Gunakan brief tujuh bagian: subjek, aksi, setting, arah visual, arah kamera, suara, dan referensi. Buat setiap baris konkret dan hapus detail yang tidak mengubah shot.
Berapa banyak referensi yang harus saya tambahkan ke prompt Seedance 2.5?
Dreamina menjelaskan dukungan hingga 50 referensi multimodal. Untuk prompting, mulailah dengan set kecil yang koheren dan perluas hanya ketika aset tambahan meningkatkan akurasi atau kontinuitas.
Bagaimana cara menguji apakah prompt Seedance 2.5 berfungsi?
Jalankan brief yang sama dua atau tiga kali, lalu skor kepatuhan prompt sebelum polesan. Jika subjek, aksi, atau kamera terus melenceng, revisi prompt terlebih dahulu.
Apa alternatif Seedance 2.5 yang baik untuk tim produksi?

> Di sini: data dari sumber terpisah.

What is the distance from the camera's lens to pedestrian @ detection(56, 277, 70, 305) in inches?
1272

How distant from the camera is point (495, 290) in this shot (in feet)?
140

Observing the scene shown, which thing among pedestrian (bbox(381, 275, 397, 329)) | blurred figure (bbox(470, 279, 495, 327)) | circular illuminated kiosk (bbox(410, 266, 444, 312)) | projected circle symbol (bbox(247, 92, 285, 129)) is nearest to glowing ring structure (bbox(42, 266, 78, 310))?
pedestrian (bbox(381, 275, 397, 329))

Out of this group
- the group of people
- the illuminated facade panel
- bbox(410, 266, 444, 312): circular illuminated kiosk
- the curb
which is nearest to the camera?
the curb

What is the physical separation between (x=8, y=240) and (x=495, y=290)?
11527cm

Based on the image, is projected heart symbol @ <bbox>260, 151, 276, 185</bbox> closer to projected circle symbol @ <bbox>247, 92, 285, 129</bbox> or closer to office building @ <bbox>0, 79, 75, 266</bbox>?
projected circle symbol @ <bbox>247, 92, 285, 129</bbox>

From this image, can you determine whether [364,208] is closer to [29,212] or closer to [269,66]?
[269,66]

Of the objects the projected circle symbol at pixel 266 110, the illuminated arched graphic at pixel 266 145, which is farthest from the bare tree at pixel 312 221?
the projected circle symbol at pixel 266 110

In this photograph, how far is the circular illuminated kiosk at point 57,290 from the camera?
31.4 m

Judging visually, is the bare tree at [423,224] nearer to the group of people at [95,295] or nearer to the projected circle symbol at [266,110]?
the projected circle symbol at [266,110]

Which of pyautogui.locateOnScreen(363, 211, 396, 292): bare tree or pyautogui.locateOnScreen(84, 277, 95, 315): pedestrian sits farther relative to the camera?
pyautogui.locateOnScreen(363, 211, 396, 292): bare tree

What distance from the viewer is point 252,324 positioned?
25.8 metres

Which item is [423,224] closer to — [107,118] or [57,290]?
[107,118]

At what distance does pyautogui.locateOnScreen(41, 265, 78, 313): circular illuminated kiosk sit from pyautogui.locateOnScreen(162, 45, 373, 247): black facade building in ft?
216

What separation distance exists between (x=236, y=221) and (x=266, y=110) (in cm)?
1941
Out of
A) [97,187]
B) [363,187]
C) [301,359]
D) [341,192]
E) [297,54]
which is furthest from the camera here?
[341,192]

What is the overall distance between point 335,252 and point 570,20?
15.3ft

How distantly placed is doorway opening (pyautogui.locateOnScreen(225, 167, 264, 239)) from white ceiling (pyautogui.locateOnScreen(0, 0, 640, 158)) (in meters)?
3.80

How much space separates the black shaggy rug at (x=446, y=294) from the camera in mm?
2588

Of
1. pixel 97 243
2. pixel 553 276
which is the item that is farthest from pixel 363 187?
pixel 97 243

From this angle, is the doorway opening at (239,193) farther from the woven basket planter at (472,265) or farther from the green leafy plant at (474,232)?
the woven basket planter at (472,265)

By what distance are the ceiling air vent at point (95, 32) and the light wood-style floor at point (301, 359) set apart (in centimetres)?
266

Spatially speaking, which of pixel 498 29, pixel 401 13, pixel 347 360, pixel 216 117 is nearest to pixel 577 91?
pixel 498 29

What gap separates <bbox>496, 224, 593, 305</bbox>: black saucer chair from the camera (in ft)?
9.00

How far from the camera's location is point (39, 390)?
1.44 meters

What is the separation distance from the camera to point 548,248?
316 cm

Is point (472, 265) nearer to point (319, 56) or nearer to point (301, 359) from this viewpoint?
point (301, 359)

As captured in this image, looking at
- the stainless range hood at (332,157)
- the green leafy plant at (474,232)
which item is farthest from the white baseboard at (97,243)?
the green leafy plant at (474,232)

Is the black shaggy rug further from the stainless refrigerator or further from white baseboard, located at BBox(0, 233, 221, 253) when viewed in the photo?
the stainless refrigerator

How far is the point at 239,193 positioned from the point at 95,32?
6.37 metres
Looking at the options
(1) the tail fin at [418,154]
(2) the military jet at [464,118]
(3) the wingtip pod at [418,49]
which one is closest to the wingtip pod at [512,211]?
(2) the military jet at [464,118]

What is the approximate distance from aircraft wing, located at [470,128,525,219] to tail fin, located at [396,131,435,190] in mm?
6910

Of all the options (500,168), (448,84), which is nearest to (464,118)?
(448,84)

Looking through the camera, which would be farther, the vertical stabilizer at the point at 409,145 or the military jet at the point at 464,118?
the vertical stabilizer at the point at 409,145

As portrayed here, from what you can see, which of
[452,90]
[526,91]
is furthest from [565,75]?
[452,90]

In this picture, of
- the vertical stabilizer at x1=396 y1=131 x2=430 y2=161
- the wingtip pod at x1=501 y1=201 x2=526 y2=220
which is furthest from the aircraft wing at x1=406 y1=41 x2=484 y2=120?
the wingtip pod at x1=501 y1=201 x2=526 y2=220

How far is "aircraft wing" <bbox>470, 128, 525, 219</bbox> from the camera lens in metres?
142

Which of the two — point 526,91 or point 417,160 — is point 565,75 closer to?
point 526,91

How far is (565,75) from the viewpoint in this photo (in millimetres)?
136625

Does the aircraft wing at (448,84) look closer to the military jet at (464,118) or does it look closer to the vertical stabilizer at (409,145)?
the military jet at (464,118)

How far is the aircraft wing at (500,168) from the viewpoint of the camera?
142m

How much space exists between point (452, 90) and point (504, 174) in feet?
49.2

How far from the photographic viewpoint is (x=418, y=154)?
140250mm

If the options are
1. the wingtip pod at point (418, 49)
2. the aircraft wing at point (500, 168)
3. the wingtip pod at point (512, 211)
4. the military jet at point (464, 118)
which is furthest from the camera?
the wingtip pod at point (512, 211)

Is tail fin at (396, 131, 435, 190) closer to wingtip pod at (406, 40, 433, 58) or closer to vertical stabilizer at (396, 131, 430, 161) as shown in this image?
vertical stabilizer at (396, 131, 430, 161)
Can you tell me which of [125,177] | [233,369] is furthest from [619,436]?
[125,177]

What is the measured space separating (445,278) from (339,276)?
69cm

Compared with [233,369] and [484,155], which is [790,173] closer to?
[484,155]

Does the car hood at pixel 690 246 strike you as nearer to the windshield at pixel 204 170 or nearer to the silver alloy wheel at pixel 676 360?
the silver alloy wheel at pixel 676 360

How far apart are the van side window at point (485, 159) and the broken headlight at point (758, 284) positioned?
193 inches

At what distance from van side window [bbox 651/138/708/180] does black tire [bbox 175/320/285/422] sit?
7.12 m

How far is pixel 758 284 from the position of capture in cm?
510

Tidak ada pemenang universal. PixVerse adalah salah satu opsi untuk tim yang menghargai MultiShot, Character Reference, alat audio dan lip sync, kontrol pengeditan, dan alur kerja API. Evaluasi dengan paket prompt dan scorecard kualitas yang sama.
Kesimpulan
Alur kerja Seedance 2.5 yang berguna dimulai dengan panduan prompt yang jelas, bukan pengumuman fitur. Bangun satu brief yang dapat digunakan kembali, lampirkan referensi selektif, jalankan checklist panduan singkat, dan nilai hasil berdasarkan kepatuhan prompt dan biaya pembersihan. Tim yang membutuhkan alur kerja kreatif yang lebih luas juga dapat mengevaluasi PixVerse dengan paket prompt yang sama di samping platform lain.